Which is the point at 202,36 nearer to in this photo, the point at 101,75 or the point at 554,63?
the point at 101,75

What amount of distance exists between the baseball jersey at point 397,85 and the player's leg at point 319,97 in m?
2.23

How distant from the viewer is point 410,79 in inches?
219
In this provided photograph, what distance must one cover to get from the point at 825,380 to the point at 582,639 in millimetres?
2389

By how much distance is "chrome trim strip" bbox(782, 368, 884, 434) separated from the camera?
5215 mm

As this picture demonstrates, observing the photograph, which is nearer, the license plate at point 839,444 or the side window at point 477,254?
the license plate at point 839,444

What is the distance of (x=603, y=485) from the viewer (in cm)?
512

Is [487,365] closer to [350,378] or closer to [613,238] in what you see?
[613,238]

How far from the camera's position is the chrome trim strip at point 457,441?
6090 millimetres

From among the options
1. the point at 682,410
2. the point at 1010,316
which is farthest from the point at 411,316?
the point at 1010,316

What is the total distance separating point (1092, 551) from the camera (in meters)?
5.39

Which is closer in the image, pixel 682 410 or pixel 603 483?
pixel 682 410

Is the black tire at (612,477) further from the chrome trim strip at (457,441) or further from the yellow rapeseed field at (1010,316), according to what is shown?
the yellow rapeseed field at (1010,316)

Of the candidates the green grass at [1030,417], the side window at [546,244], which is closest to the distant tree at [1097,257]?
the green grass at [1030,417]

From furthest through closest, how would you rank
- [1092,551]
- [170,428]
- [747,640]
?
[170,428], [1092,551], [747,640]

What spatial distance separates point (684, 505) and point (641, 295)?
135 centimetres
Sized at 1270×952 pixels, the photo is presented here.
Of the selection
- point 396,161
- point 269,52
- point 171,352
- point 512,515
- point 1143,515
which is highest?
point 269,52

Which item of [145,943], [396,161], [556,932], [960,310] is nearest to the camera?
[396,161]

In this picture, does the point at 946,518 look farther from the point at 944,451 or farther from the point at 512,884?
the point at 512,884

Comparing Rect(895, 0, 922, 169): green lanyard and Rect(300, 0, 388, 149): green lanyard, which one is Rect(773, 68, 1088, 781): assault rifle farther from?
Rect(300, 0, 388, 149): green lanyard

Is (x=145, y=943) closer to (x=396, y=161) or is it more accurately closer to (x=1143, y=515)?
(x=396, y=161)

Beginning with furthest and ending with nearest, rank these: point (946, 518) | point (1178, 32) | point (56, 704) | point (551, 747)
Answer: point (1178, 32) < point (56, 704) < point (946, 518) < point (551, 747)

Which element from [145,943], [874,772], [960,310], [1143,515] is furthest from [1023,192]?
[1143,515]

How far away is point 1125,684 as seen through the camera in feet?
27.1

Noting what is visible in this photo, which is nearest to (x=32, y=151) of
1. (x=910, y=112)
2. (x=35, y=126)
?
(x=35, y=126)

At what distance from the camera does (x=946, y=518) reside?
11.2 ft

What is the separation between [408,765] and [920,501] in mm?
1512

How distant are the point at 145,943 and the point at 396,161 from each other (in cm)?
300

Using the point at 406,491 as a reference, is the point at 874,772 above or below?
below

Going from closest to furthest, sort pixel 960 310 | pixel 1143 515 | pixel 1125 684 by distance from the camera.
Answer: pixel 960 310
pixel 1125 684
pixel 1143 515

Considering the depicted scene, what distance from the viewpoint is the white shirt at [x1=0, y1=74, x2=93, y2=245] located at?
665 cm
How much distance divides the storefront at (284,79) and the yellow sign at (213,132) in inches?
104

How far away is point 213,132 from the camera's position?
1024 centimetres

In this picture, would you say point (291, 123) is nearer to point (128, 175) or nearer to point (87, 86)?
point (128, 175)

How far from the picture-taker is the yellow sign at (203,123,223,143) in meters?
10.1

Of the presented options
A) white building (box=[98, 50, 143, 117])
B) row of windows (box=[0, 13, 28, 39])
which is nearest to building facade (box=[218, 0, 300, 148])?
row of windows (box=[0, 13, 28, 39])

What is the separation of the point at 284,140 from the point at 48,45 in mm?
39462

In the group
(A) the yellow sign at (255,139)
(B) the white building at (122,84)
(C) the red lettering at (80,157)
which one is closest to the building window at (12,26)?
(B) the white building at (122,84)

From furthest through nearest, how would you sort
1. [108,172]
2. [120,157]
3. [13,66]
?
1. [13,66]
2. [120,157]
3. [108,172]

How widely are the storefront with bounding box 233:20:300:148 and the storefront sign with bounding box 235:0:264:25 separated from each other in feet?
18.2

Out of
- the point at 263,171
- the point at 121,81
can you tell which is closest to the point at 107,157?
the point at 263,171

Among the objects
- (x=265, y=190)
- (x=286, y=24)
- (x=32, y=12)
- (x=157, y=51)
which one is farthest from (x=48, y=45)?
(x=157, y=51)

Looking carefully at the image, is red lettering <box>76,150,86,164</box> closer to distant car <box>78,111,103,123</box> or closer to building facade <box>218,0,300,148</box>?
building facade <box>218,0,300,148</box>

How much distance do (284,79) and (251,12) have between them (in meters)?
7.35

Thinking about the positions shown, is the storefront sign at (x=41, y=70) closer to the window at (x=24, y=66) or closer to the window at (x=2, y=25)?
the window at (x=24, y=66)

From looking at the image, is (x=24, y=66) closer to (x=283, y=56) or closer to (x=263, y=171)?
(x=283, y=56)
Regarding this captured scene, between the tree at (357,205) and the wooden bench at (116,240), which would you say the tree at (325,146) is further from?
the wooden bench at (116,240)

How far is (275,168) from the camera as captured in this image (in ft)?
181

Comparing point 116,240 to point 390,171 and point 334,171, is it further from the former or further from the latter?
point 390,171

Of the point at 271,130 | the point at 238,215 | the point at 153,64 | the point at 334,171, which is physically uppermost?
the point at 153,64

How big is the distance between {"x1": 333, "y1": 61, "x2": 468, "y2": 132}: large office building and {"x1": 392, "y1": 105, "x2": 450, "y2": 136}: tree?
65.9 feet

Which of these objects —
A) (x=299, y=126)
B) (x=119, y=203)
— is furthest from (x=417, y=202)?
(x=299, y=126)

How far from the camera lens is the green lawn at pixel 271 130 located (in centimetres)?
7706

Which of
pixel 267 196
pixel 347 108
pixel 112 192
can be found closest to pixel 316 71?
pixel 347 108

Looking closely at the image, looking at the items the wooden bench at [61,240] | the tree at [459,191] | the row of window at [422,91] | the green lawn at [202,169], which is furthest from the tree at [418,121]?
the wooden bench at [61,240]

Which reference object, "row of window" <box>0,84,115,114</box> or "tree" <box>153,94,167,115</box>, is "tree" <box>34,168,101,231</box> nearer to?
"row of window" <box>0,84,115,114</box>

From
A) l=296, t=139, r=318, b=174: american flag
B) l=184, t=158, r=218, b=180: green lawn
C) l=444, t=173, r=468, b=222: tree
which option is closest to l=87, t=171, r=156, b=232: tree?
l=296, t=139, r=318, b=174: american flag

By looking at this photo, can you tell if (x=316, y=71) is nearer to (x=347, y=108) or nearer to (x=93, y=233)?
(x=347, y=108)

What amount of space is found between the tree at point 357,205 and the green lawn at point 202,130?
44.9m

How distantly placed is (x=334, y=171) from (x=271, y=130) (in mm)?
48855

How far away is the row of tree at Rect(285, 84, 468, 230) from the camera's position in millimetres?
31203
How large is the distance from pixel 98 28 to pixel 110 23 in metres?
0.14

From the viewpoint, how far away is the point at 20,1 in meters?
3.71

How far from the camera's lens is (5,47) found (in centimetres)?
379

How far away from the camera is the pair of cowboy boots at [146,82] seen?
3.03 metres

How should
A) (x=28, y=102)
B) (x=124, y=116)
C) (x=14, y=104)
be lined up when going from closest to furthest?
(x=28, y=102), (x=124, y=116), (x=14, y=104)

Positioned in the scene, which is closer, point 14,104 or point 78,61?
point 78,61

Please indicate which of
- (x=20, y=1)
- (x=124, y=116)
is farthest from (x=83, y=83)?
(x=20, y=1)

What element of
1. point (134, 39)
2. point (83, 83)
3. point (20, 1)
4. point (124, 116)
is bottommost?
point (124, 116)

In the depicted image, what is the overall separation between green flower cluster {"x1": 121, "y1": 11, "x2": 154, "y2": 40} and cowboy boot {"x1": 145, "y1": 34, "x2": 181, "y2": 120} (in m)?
------------------------------
Given instruction.
Convert the stretch from the line containing "From the viewpoint, how" through the end of the rows into a JSON list of strings, one string per line, with blank lines left out.

Solution for this problem.
[
  "From the viewpoint, how far away is the point at 20,1 in meters?",
  "3.71",
  "How far from the camera's lens is (5,47) found (in centimetres)?",
  "379",
  "How far away from the camera is the pair of cowboy boots at [146,82] seen?",
  "3.03 metres",
  "How should",
  "A) (x=28, y=102)",
  "B) (x=124, y=116)",
  "C) (x=14, y=104)",
  "be lined up when going from closest to furthest?",
  "(x=28, y=102), (x=124, y=116), (x=14, y=104)",
  "Positioned in the scene, which is closer, point 14,104 or point 78,61?",
  "point 78,61",
  "Please indicate which of",
  "- (x=20, y=1)",
  "- (x=124, y=116)",
  "is farthest from (x=83, y=83)?",
  "(x=20, y=1)",
  "What element of",
  "1. point (134, 39)",
  "2. point (83, 83)",
  "3. point (20, 1)",
  "4. point (124, 116)",
  "is bottommost?",
  "point (124, 116)",
  "In the depicted image, what is the overall separation between green flower cluster {\"x1\": 121, \"y1\": 11, \"x2\": 154, \"y2\": 40} and cowboy boot {\"x1\": 145, \"y1\": 34, \"x2\": 181, \"y2\": 120} (in m)?"
]